Overall CPU, memory usage, breakdown by Pods, also showing container throttling, if any (we try to bin-pack/over-commit, so keeping an eye on this metric is important). Other parts of the dashboard are not shown below, but those show other similar metrics (network, disk, OOM kills, page faults, context switches, etc).

  • We use EKS-CNI as the Kubernetes CNI plugin. So tracking some important parts of those metrics (like how many IPs are available in subnet etc).
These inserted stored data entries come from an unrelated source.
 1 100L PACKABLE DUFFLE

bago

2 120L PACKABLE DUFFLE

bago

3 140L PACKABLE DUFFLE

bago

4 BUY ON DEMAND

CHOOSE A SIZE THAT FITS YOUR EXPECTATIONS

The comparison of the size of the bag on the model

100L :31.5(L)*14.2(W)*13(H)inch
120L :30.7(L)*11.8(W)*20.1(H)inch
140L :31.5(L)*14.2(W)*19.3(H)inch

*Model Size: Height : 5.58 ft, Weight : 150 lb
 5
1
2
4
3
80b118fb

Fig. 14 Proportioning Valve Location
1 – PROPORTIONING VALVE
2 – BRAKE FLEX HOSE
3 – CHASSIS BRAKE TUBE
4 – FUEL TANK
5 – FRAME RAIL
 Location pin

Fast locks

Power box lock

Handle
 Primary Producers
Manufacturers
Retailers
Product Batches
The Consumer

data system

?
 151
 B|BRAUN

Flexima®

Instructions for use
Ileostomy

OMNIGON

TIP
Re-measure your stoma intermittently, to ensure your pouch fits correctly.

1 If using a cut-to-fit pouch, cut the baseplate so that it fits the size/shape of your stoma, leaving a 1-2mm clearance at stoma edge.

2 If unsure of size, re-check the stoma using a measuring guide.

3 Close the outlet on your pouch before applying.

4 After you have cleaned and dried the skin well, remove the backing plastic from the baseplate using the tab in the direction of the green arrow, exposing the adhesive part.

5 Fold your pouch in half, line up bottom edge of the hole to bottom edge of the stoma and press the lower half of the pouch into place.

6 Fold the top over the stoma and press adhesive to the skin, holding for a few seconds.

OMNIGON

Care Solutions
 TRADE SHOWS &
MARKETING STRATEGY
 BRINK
  • We used this dashboard (below) when migrating from OpsWorks to Kubernetes.

The image below shows one such app migration in the US-East region.

A view to the future

With the amount of metrics we are generating, we seem to be hitting the InfluxDB limits, we are actively looking into how to solve that problem.

As we are slowly transitioning into the microservice world, we are looking to add support for tracing, as simple logging and metrics may not help under all circumstances.

Once we completely migrate to Kuberenetes, we plan to move away from statsd to Prometheus as it is a first-class citizen in the Kubernetes world (auto-discovery, scrapping by annotation, etc).

When we configured the above monitoring setup, we had to re-create many dashboards from scratch. We did this loosely based on CoreOS Prometheus dashboards since InfluxDB doesn’t support PromQL. We are hoping to move to use native PromQL support in InfluxDB, as we could then use open source dashboards as they are.